Autor: (nickt und geht schweigend, da ihm niemand verraten möchte, was eine angemessene Verabschiedung ist).


Auch erwähnt habe ich das japanische Silben-Alphabet, in das ich meinen Namen Quetschen muss. Dazu habe ich jetzt sogar einen Stempel, der "Makkusu" auf meine Verträge druckt. Brauch ich auch, weil ich jeden Arbeitstag einzeln mit einer Unterschrift absegnen muss. Bei einem knapp 30 Zeichen langen Namen hätte mich das ganz gut vom Arbeiten abgehalten.
(Japaner stempeln fast immer anstatt zu unterschreiben - deswegen kommen sie auch auf solche bürokratischen Glanzideen).


Zur isolierten Lage der Universität muss ich korrigieren, dass nur der Bus Schuld auf sich geladen hat, da er unregelmäßig und selten und nur vor 9Uhr fährt. Die Bahn fährt recht häufig, ist ziemlich pünktlich (was nicht auffällt, da sie zu häufig fährt als dass man eine verpasste Bahn vermissen würde) und hält auf den Centimeter genau dort, wo Bahnsteig-Markierungen es vorhersagen.

Der hier ist schon reichlich unpräzise. Manche Bahnsteige markieren sogar den rechten und linken Rand der Tür.


Etwas was ich noch zur - ohnehin schon zu langen - Banken-Geschichte (Ginko-Monogatari) hinzufügen kann ist der ironische Schlussstrich, dass sich DIREKT GEGENÜBER vom 7-11 Supermarkt eine Filiale meiner Bank befindet. Also hebe ich im Supermarkt Geld ab, gehe über die Straße und zahle es in meiner Bank auf mein Konto ein. Verkehrte Welt hier.
Wozu ich genau das japanische Konto habe, weiß ich noch nicht - Gehalt habe ich noch keines bekommen und sogar meine Miete muss ich in Bar bezahlen.


Zur Arbeit muss ich sagen, dass ich das Projekt selbst gewählt habe. Genauer gesagt wollte der Professor, das ich im Vorschläge mache, was ich den als Projekt realisieren kann.

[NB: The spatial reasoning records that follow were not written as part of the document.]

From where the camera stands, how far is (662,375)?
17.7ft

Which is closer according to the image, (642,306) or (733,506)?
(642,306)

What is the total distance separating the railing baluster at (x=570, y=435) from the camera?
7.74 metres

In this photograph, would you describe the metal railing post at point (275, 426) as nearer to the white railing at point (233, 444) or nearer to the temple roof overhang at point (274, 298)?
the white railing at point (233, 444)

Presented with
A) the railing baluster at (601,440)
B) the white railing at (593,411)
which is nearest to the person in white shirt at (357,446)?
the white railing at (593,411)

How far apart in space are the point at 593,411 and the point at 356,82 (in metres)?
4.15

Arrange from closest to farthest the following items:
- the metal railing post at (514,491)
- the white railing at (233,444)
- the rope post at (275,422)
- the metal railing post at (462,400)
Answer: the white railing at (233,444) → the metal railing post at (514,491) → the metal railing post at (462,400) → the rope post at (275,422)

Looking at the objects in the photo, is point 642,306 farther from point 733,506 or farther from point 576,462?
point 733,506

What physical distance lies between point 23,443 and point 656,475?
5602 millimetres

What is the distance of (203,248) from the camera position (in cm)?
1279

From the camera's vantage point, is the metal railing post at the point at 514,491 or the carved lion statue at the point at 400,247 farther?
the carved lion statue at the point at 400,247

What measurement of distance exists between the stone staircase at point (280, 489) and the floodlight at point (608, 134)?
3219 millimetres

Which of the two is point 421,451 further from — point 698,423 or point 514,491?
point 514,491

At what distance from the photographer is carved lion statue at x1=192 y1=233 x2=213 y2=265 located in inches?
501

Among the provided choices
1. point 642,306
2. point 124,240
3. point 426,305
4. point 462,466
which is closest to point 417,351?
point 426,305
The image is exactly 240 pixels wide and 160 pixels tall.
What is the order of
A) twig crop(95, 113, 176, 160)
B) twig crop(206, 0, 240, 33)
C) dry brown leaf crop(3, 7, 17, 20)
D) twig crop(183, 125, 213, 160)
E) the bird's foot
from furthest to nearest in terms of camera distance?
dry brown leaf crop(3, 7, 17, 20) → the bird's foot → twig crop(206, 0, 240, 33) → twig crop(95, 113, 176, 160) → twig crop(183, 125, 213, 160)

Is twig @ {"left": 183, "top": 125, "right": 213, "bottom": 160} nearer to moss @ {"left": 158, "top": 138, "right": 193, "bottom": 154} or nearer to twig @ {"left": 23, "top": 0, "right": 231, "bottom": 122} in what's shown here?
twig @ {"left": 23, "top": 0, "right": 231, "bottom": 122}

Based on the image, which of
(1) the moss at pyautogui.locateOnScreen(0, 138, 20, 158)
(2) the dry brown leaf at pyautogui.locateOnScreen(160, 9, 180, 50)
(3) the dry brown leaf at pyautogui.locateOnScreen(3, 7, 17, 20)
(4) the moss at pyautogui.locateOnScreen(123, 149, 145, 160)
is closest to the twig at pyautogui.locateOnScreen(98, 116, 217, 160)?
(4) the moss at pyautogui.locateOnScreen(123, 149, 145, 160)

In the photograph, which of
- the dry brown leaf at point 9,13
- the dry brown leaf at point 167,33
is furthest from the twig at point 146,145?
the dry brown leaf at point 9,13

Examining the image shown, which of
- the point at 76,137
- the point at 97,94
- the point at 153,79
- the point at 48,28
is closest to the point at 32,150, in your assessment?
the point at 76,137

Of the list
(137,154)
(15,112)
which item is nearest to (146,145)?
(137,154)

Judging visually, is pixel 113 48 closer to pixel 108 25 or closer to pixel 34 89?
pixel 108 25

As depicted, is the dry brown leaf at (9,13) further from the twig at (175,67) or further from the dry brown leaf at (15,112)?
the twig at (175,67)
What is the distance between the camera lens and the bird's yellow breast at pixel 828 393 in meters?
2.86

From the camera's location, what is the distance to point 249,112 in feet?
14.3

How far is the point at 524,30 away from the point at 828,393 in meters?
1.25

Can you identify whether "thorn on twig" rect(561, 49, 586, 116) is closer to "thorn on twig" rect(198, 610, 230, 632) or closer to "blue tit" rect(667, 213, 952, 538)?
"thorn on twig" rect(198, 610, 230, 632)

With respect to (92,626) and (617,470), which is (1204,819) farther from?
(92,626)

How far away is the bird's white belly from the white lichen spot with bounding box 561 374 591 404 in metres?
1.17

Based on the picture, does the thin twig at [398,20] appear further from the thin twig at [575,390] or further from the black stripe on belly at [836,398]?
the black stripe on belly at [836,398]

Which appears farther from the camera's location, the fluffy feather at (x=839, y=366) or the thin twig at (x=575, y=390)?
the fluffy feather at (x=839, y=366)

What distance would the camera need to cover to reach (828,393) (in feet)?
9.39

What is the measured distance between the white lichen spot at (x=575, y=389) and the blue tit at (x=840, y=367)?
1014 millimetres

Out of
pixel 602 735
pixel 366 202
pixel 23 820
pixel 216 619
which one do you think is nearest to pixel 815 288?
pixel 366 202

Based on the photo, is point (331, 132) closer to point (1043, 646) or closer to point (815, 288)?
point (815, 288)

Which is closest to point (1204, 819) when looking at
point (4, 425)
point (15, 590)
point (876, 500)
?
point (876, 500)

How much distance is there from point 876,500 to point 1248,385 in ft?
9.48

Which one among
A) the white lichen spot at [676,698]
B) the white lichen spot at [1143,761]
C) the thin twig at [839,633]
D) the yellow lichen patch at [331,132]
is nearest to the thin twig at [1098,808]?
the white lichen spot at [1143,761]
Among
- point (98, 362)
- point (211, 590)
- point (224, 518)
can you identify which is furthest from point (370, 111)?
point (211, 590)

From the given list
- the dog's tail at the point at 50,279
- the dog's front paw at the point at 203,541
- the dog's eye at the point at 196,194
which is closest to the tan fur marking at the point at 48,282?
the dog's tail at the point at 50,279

Hier meine Skizzenbuch-Seite mit den drei Vorschlägen, aus denen ihm dann der linke am besten gefallen hat.


Bei der Architektur bin ich bisher daran gescheitert, das besondere, das japanische daran einzufangen. Auf meinem abendländischen Duktus geht jeglicher orientalischer Zauber verloren.

Da muss nicht nur sprachlich noch nachgebessert werden.

Sonntag, 28. März 2010

Kleinigkeiten

Nachdem ich hier sonst immer über meine großen Probleme geschrieben habe, könnte der Eindruck entstehen es gäbe hier nichts außer nervtötenden Abenteuern.
Stimmt natürlich nicht - auch hier besteht das Leben zu 90% aus alltäglichen Kleinigkeiten. Und einigen ziemlich coolen Kleinigkeiten.
Nun also ein Blog-Eintrag über die kleinen, die schönen, die typisch japanischen Dinge hier.
Mit mehr Bildern, weil ich sonst immer Romane schreibe.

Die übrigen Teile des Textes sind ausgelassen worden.